Lady Mustangs raise the bar
It wasn’t that the moment became too big for the Grapevine girls soccer team. But the Class 5A state soccer tournament carries a different aura to it.
The chance of winning a state championship is real. Each of the four participants can touch it. There were lessons the Lady Mustangs (23-3-1) learned in the 2-1 semifinal loss to Wylie East this past Thursday. Wylie East used a couple of set pieces (both of them coming as corner kicks) to eliminate the Lady Mustangs.
“We came out a little flat, but not super flat,” Grapevine coach Steve McBride said. “We knew their set pieces were strong for them and that they were going to exploit them.”
Grapevine trailed 1-0 at halftime before tying the game in the 65th minute. The Lady Mustangs had a chance to take the lead in the late minutes but couldn’t convert a chance. That set up the Lady Raiders with the game-winner in the 75th minute. The Lady Mustangs didn’t have much an opportunity to try and produce the equalizer as time expired.
There was a bit of frustration, because McBride believed his team had started to control the pace and wear down the Lady Raiders. But the cruelty of the game is that a team can control end-to-end and then lose, because the opponent executed one thing better.

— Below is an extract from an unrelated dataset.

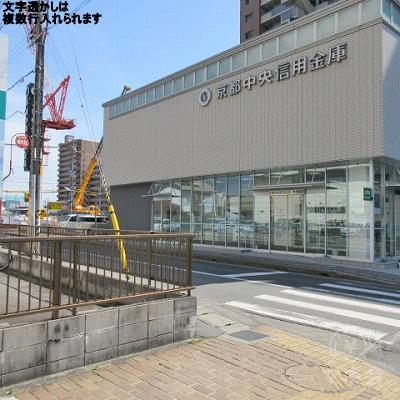 左へ曲がり、京都中央信用金庫を右手に進みます。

As it turned out, Wylie East wound up winning the state championship. It defeated Austin Vandergriff in the title game on Saturday, 1-0.
“The first part of the message to my team was that it was huge getting here. It’s a great achievement,” McBride said. “We got the monkey off our back. People view you differently when you get to a state tournament. We played a top-tier team. But the great thing is that the culture of the school had a different vibe to it.”
How it changed
Grapevine team sports’ success has been noted throughout the 2014-2015 academic calendar. But now that this program has played in a state tournament, it changes how the younger players and those in the feeder programs will approach the offseason.

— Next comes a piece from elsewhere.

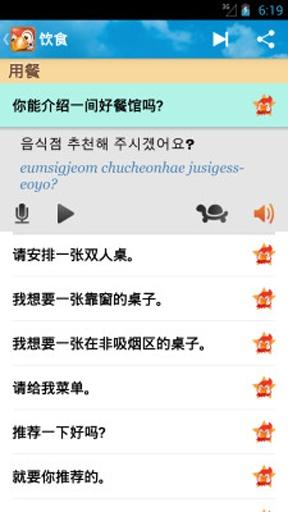利用App 日文輕鬆學,讓你搖身一變日語達人,App-island 推薦六款超 . ...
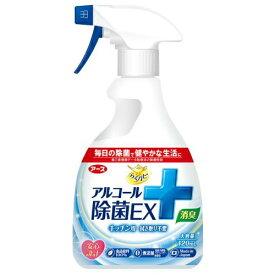 アース らくハピ アルコール除菌 EX 420ml 本体 キッチン用(除菌スプレー キッチン用)(4901080629715)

“What this proves is that they can get there and that a team sport at Grapevine can get there,” McBride said. “When you get that huge target and you handle it, you change the culture. You set the bar. Going to the tournament is the bar. That’s what we want to do.”
Looking to 2016
The Lady Mustangs graduate eight seniors from this 2015 squad but return 14 letter winners next winter and spring. The biggest losses are keeper Reilly Ott (signed with Michigan State), defender Sydney Smith (signed with Texas State), midfielder Ellen Colburn (signed with Clemson) and forward Hayley Bargery.
However, this team spread the wealth with its offense. Key scorers in freshman forward Sophie Smith, junior forward Michelle Kotlik and junior forward Jordan Slim will lead the 2016 attack. Junior Katy Hutson is expected to patrol the net.
“Everything is interchangeable because we avoided being a team that’s one-dimensional,” McBride said. “This was an amazing senior class. The culture is going to allow us to move to where a bunch of girls can come in with the opportunity to keep everything going.”